Being emotionally unavailable is far more common than I ever thought. It doesn’t automatically make you a bad person, but it does have some bad friends…narcissism, gaslighting, manipulation…Those things don’t trail too far behind. Especially if you’re unaware that you’re emotionally unavailable and what that means.

When you break it down into it’s tiniest parts, emotional unavailability is nothing but fear. With everything you’ve learned about me from reading my blog, how can this be so surprising lol Fear has been a huge factor in my life.  

Now after coming to this realization, I had to explore how it happened and I feel like that was kind of obvious. Somewhere down the line I learned that sharing things on certain levels was not a safe thing to do so I didn’t do it. 

I have made steps in moving out of my comfort zone and having conversations that make it possible to open myself back up again. I feel like I’m getting closer to being the version of myself that I am when I’m alone. It’s still a slow process, but we’re moving in the right direction!

I have felt such a freedom in this journey of sharing more of myself openly and allowing myself to receive support when I need it. You don’t realize how much it holds you back from getting the things you need from others. It is a gamble. You gotta make an investment in order to receive a payout. 
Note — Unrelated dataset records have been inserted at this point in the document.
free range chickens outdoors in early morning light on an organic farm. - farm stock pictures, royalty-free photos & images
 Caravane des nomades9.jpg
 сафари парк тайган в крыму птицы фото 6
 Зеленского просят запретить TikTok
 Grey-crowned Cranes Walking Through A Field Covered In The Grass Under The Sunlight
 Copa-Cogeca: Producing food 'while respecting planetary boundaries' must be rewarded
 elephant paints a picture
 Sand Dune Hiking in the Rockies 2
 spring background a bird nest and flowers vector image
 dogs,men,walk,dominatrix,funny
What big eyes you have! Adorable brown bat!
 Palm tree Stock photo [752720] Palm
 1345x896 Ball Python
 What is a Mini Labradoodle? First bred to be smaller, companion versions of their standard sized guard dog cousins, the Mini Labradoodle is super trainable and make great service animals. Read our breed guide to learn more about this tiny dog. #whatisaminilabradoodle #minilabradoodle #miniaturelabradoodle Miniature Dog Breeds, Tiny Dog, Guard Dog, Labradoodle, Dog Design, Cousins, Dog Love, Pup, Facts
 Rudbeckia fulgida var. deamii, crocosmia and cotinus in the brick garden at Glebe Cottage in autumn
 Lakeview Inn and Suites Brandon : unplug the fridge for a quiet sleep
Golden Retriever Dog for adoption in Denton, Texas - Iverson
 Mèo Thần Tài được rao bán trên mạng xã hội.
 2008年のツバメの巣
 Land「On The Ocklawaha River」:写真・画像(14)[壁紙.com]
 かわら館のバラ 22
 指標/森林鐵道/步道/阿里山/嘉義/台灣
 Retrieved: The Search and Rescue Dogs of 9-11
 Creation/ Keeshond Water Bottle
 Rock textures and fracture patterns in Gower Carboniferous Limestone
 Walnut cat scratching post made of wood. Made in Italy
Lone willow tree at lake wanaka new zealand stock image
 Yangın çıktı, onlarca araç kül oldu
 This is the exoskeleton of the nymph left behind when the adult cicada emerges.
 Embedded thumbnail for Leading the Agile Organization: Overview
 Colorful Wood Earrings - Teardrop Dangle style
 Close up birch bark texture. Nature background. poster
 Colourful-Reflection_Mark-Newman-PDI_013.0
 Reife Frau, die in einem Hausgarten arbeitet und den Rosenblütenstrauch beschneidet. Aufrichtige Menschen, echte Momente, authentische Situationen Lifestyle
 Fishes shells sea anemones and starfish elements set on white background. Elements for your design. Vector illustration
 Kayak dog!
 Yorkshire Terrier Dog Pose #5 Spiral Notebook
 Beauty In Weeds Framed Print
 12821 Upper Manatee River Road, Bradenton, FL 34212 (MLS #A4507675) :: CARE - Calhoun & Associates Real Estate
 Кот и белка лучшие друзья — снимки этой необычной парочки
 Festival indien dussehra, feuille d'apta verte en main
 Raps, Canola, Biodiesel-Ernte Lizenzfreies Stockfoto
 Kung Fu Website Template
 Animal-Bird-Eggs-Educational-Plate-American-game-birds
I believe that the emotional unavailability that some men exhibit has a long history attached to it. I still hear people tell their little boys to stop crying. That’s not something we’re going to be able to just snap our fingers and fix. But hopefully we can get more people to acknowledge this as a thing and help to find the proper support for them. 

Thanks for reading! 

PS this post has so many branches, but it was already long enough!